As next generation sequencing techniques and high-throughput biomedical experiments continue to advance, the amount of biomedical big data continues to grow. In this era of precision medicine, it is becoming increasingly important to collect, manage, and utilize biomedical big data. However, much of the important knowledge is still published and shared in natural language form. Literature databases such as PubMed and PubMed Central collect biomedical literature daily, but knowledge in natural language form is still not the best format for utilizing or analyzing biomedical knowledge. Experts in each domain aim to build and reorganize knowledge bases on topics of their interest by manual curation; however, it is infeasible to read all the publications, and manually collect and organize the information. To overcome such limitations, text mining techniques for extracting knowledge and constructing knowledge bases can be used.
We have conducted a series of research studies on knowledge extraction from the literature, automatic curation, organizing, and utilization of knowledge.

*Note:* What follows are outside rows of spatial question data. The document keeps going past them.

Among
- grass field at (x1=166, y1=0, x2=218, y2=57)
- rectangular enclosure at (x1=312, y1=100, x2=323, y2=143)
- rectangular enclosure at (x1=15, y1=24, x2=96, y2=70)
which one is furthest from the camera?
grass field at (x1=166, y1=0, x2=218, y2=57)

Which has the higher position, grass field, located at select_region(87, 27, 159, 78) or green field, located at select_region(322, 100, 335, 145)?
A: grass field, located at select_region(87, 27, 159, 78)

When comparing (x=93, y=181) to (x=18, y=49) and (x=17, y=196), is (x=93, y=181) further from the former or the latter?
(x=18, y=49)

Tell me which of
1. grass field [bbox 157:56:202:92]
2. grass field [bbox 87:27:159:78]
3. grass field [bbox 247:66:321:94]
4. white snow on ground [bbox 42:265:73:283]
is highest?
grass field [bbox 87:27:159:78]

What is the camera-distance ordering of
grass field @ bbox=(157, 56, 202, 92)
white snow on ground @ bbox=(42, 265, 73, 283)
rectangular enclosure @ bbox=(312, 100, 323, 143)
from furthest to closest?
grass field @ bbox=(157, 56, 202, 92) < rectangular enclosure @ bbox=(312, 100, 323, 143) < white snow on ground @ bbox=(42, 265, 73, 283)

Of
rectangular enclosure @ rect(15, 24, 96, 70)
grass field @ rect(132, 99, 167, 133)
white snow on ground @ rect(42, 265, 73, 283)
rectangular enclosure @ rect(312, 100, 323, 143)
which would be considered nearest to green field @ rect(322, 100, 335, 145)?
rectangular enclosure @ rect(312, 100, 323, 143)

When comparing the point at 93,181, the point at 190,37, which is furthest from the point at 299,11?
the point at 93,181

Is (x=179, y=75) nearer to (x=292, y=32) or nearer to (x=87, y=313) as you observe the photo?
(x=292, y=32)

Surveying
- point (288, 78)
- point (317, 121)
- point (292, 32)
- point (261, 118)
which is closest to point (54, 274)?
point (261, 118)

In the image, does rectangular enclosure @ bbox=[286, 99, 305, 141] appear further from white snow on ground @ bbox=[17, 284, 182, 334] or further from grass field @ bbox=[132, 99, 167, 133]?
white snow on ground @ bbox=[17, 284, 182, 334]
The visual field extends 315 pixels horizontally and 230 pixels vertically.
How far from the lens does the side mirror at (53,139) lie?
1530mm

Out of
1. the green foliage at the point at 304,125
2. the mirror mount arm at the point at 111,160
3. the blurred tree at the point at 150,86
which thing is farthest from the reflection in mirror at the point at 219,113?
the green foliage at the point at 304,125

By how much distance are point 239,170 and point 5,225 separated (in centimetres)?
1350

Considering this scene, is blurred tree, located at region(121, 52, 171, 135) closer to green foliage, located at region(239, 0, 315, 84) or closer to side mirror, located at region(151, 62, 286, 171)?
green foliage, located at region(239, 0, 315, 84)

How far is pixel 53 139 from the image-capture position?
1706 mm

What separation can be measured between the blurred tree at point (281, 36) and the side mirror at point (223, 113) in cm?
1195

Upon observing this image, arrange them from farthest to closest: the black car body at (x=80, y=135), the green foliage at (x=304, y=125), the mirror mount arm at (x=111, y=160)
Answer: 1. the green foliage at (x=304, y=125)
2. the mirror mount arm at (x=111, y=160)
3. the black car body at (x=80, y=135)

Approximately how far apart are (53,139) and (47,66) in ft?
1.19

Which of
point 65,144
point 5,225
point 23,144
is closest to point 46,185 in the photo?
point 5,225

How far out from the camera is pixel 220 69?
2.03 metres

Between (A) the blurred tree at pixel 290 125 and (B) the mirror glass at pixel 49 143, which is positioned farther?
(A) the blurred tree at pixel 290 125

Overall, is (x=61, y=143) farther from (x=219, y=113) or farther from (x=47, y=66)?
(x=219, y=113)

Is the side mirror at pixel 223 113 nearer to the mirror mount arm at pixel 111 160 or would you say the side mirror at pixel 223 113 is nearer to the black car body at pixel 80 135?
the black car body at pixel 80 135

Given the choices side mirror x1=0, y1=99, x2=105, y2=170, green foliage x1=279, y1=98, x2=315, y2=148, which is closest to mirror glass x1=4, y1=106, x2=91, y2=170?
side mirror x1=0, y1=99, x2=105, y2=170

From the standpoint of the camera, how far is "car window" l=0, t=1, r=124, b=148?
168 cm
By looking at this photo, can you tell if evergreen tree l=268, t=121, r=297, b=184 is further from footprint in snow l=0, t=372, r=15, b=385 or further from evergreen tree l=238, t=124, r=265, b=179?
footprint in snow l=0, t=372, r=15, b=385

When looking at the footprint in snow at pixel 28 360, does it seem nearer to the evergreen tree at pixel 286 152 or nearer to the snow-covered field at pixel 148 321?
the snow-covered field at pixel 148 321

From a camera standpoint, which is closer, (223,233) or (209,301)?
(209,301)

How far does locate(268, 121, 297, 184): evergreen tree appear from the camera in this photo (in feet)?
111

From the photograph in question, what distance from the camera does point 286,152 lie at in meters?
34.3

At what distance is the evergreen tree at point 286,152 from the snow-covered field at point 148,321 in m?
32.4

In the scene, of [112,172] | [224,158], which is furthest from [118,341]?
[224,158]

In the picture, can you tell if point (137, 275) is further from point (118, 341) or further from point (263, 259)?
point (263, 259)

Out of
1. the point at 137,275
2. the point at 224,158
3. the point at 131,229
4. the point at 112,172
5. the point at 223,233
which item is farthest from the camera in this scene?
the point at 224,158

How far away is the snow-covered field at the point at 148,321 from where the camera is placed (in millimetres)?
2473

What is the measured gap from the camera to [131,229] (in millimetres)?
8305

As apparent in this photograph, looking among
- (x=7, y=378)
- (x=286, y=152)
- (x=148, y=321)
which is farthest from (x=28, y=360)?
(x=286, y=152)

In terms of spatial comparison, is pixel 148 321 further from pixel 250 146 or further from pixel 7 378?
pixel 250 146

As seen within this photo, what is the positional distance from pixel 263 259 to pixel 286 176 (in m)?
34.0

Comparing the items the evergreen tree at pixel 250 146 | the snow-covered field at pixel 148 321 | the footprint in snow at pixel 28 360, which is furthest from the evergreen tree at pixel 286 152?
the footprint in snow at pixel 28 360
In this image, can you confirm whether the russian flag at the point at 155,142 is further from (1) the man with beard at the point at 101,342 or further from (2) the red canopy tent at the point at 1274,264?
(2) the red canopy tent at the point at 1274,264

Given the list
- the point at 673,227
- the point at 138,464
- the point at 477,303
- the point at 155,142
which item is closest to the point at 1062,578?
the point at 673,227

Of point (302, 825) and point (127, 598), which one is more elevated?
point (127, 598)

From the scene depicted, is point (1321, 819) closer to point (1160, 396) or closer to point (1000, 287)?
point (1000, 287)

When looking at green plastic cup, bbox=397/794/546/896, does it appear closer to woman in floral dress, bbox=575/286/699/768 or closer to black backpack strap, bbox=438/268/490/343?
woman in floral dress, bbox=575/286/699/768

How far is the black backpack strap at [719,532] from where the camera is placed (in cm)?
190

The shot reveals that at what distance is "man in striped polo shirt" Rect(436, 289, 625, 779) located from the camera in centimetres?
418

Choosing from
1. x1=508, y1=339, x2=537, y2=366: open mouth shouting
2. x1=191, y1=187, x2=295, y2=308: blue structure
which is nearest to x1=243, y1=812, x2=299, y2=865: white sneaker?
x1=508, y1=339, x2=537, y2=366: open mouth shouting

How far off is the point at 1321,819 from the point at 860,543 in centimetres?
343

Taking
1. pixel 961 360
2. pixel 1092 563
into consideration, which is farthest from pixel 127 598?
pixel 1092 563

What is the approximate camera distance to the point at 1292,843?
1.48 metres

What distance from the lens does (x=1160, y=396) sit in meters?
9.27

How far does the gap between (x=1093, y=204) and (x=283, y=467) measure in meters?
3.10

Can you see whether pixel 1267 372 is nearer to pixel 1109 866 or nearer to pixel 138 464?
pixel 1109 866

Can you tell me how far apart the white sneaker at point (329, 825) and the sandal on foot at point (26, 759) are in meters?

In the first study, we aim to find genomic mutations in cancer-related literature and to create a corpus called BRONCO that contains related genes, diseases, drugs, and cell lines. This corpus can be used as a learning and evaluation data set for extracting information using text mining. Utilizing this corpus, we compare and analyze the performance of existing text mining technologies and tools.
In the second study, we use this corpus to construct an algorithm that extracts information from documents. Whereas traditional text mining techniques focus on target text, I utilize biomedical search engines to extract relationships between biomedical objects. I also used convolutional neural network (CNN) for relation classification method.
In the third study, we build an application that shows important information extracted from biomedical literature and provides more related knowledge to users. To make text mining results more accessible and available to readers who use PubMed or PubMed Central, we construct a biomedical entity network for each document using texts and other various sources.
This dissertation introduces a series of processes that use text mining to extract knowledge from biomedical literature.